Pourquoi le Pentagone a-t-il inscrit Anthropic sur sa liste de risques dans la chaîne d’approvisionnement ? La question restait floue depuis des mois. Des documents judiciaires déclassifiés le 2 juillet 2026 devant le tribunal fédéral du district nord de Californie viennent d’y répondre clairement. Le Wall Street Journal a révélé les échanges privés, publiés in extenso par Gizmodo : le coeur du conflit ne portait pas sur des capacités techniques, mais sur deux exigences fermes d’Anthropic que le département de la Défense refusait d’accepter.
Les deux lignes rouges de Dario Amodei
Dès les premières discussions contractuelles, le PDG d’Anthropic Dario Amodei a posé deux conditions non négociables. Premièrement, le modèle Claude ne pourra pas servir à des systèmes d’armes entièrement autonomes, c’est-à-dire des systèmes capables de sélectionner et d’engager des cibles sans intervention humaine dans la boucle de décision létale. Deuxièmement, Claude ne pourra pas être utilisé pour de la surveillance domestique à grande échelle.
Ces positions ne sont pas des formules vagues enfouies dans des conditions générales. Elles ont été réaffirmées explicitement et de manière constante tout au long des mois de négociation. Amodei a déclaré publiquement que les systèmes d’IA de pointe ne sont « tout simplement pas assez fiables pour alimenter des armes entièrement autonomes », ce qu’il présente comme un constat d’ingénierie autant qu’une position éthique.
Le Pentagone voulait plus que ce qu’Anthropic pouvait offrir
La directive DoD 3000.09 du département de la Défense définit les systèmes d’armes autonomes comme des systèmes capables, une fois activés, de « sélectionner et engager des cibles sans nouvelle intervention d’un opérateur humain ». La directive exige un « jugement humain sur l’usage de la force », mais pas nécessairement un contrôle manuel à chaque étape d’un engagement. Un humain peut autoriser le déploiement d’une arme, puis laisser le système viser et tirer seul : c’est conforme à la directive DoD. C’est précisément ce type d’usage que les restrictions d’Anthropic cherchaient à exclure.
Les emails révèlent qu’Emil Michael, sous-secrétaire à la Défense pour la Recherche et l’Ingénierie, a déclaré les discussions « très proches » d’un accord… le jour même où le Pentagone finalisait la désignation d’Anthropic comme risque dans la chaîne d’approvisionnement, et avant même d’en informer la société. Ce calendrier soulève des questions sur la bonne foi des négociations côté gouvernement.

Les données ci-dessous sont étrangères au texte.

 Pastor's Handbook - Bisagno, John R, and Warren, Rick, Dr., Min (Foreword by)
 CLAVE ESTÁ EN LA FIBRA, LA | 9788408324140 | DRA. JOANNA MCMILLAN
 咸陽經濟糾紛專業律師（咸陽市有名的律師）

Ce que cela signifie pour l’ensemble du secteur
L’affaire dépasse le simple litige contractuel. Elle pose la question architecturale centrale de l’intégration de l’IA dans les chaînes de décision militaire. Si les grands labos d’IA comme Anthropic refusent de laisser leurs modèles entrer dans des systèmes létaux autonomes, est-ce que cela va freiner leur adoption par les armées ? Ou est-ce que les militaires vont se tourner vers des systèmes open source, moins sûrs mais sans restrictions d’usage ?

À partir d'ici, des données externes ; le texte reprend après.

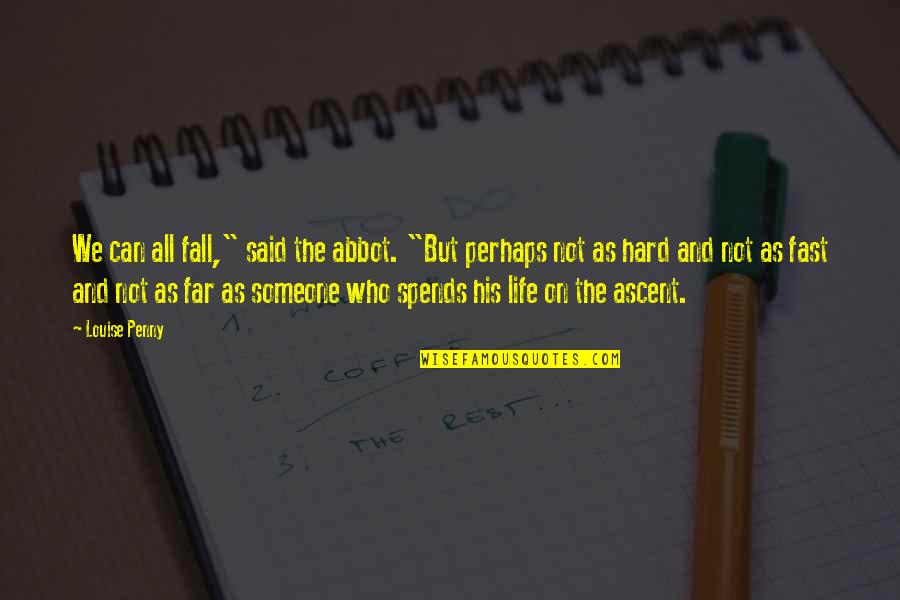 Abbot's Quotes By Louise Penny: We can all fall," said the abbot. "But Abbot's Quotes By Louise Penny: We can all fall," said the abbot. "But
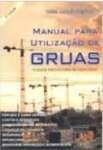 Manual Para Utilizao De Graus: \'\'O Que  Preciso Para Se Usar Grua \'\'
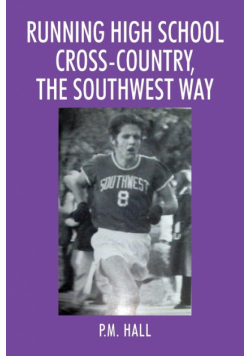 Running High School Cross-Country, The Southwest Way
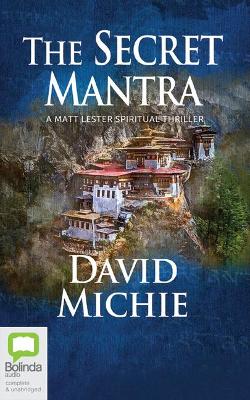 The Secret Mantra by David Michie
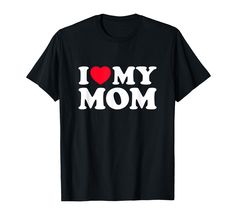 i love my mom t - shirt with heart on the chest and words in white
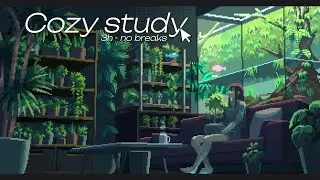 3 HOURS COZY TIME- Cozy lofi music for study, work and bodydouble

OpenAI, Google et Microsoft ont accepté des contrats avec le Pentagone sans imposer de telles restrictions. Anthropic est jusqu’ici la seule grande entreprise d’IA à avoir tenu cette ligne au prix d’un accès bloqué aux marchés gouvernementaux américains. Les documents judiciaires transforment cette position éthique en dossier public. Ils pourraient aussi devenir un levier de pression, ou de différenciation commerciale, dans un secteur où la confiance envers l’IA reste au coeur des débats.